CEL ĆWICZENIA — Zapisz, proszę, wszystkie poniższe wpisy linia po linii, bez żadnych zmian. Obrazy pomiń w odpowiedzi.

···

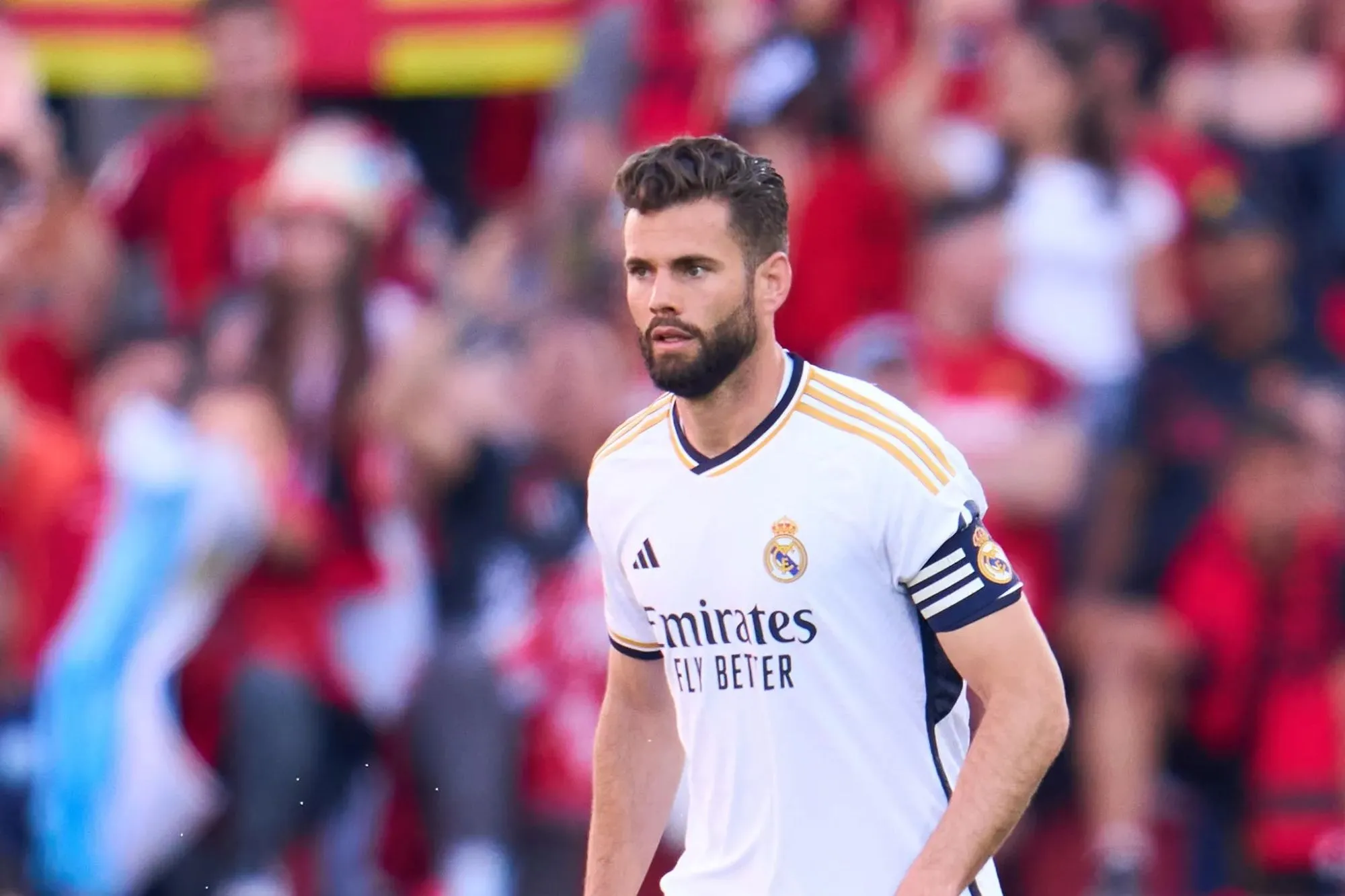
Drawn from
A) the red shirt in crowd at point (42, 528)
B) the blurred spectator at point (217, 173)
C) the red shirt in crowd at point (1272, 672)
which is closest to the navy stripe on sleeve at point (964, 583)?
the red shirt in crowd at point (1272, 672)

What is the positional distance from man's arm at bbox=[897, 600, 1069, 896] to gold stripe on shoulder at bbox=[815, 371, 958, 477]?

···

ROZWIĄZANIE —
Drawn from
A) the red shirt in crowd at point (42, 528)
B) the blurred spectator at point (217, 173)
C) the red shirt in crowd at point (1272, 672)
which is closest to the navy stripe on sleeve at point (964, 583)?
the red shirt in crowd at point (1272, 672)

What is the positional distance from man's arm at bbox=[897, 600, 1069, 896] to gold stripe on shoulder at bbox=[815, 371, 958, 477]?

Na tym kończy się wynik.